Time with Caps ends after seven up-and-down seasons

Right wing Alexander Semin, the longest-tenured Capitals player, signed a one-year, $7 million contract with the Carolina Hurricanes.

Semin, 28, was a 2002 first-round draft pick by Washington. In seven NHL seasons, he had 197 goals and 211 assists (408 points). But the relationship between the two sides had apparently run its course. Semin's agent, Mark Gandler, has long expressed his client's frustration at his recent role in Washington, and the team didn't make a concerted effort to keep him, either.

"I don't think that anything would change because the personnel hasn't changed," Gandler said about the Caps under new coach Adam Oates. "We could not take a chance and put him in a situation where [Semin] could not succeed. I thought that he needed a fresh start regardless of who the coach is."

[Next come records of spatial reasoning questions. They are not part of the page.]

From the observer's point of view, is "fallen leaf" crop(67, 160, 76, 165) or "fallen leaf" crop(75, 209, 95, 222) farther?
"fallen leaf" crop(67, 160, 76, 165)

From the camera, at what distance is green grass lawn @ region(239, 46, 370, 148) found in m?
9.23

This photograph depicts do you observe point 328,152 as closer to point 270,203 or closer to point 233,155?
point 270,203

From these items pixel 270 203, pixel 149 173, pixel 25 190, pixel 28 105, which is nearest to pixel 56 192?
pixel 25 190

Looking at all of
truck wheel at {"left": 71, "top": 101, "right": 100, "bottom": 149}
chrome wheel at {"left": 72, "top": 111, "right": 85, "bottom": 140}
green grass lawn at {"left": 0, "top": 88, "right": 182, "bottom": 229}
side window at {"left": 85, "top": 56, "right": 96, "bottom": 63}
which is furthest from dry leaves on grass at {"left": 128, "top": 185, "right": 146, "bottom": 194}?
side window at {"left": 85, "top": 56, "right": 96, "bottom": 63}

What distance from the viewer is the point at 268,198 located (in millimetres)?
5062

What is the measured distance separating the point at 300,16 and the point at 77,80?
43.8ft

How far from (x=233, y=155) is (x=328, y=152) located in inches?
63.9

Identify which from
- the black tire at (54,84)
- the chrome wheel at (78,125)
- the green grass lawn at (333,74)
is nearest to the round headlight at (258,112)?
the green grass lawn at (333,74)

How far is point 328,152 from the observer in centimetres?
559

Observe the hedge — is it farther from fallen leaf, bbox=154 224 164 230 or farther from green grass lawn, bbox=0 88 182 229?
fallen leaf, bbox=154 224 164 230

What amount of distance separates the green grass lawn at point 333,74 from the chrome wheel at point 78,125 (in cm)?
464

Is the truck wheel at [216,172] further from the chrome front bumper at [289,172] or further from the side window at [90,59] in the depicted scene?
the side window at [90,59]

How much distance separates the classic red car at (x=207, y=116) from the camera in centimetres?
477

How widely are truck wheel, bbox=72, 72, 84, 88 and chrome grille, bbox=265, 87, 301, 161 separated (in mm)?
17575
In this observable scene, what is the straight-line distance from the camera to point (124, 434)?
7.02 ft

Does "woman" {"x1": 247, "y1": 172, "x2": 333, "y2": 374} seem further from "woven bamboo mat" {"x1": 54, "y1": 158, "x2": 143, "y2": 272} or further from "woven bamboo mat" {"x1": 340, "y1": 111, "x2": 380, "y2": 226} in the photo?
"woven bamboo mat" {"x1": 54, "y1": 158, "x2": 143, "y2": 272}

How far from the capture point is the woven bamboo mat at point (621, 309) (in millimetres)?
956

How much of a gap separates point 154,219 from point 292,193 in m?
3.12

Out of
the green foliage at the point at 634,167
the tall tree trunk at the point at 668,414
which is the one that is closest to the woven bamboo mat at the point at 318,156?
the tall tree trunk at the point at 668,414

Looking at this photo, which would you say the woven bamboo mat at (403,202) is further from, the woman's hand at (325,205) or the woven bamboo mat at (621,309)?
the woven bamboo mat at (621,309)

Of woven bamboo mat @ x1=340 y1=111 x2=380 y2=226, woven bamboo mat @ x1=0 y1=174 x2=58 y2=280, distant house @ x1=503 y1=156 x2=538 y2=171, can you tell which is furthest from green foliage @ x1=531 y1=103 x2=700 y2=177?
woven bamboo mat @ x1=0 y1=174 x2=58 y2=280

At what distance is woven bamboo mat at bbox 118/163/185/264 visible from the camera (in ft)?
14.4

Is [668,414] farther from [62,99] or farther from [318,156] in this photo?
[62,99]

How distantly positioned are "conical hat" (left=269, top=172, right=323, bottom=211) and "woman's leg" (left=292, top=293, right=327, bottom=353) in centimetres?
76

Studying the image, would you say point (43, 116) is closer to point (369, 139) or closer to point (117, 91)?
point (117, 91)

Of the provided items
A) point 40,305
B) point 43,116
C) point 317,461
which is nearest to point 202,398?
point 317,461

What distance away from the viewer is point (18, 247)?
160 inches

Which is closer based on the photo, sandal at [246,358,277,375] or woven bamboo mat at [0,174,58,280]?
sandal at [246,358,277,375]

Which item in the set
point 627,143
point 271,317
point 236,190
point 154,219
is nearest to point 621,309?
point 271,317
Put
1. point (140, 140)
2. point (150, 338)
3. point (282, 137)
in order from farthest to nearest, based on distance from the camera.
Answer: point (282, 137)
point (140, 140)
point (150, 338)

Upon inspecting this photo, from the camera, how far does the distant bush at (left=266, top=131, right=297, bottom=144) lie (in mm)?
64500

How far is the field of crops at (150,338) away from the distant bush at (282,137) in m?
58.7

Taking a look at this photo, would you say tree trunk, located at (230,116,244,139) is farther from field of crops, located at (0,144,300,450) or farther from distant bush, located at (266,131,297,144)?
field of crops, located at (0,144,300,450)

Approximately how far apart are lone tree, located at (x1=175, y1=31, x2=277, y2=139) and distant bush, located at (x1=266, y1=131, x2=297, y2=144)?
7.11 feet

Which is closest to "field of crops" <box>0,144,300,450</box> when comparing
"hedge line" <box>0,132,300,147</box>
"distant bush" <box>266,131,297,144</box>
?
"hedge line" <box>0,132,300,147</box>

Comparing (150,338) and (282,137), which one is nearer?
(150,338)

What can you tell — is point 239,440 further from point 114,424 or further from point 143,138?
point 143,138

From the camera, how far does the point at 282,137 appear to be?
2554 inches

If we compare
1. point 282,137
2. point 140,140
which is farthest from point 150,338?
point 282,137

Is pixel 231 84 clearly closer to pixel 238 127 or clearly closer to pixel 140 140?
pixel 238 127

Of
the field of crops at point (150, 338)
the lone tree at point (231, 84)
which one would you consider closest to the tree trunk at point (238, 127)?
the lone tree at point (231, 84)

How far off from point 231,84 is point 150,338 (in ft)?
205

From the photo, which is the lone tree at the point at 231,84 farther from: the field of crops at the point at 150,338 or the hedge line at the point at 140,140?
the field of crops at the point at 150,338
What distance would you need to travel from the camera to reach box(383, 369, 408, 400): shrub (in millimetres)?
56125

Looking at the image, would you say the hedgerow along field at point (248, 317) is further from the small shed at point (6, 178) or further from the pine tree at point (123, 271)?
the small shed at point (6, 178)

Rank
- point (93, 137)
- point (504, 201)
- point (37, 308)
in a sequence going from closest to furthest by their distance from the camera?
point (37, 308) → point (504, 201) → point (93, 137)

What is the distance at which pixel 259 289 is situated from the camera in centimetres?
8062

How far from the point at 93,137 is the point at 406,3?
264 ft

Semin averaged 16 minutes, 47 seconds of ice time in 2011-12 -- the lowest since his rookie year (12:37). Semin has shown an aptitude for playing on the penalty kill in years past, but under Dale Hunter and Bruce Boudreau this past season, he was used just 1:09 total when down a man. However, he also scored just 21 goals. That's his lowest total since his rookie year in 2003-04. Semin peaked at 84 points in 2009-10 but posted 54 each of the last two seasons. He was paid $6.7 million last year.

"We have done a lot of research about Alexander, and discussions about his fit with our team have included people at many different levels of our organization, including players, coaches and staff," Carolina general manager Jim Rutherford said in a statement. "What's been clear throughout this process was his commitment to wanting to play in the NHL and compete against the world's best players."

Gandler admitted that the market for a long-term NHL contract never materialized for his client. Semin did not visit Carolina in person or meet with the coaching staff, but Rutherford did provide a blueprint for how he would be used.

"The better [Semin] plays, the more time he deserves. That's not an issue," Gandler said. "He just needs to know that, that role is available to him if he deserves it. Hopefully he will respond."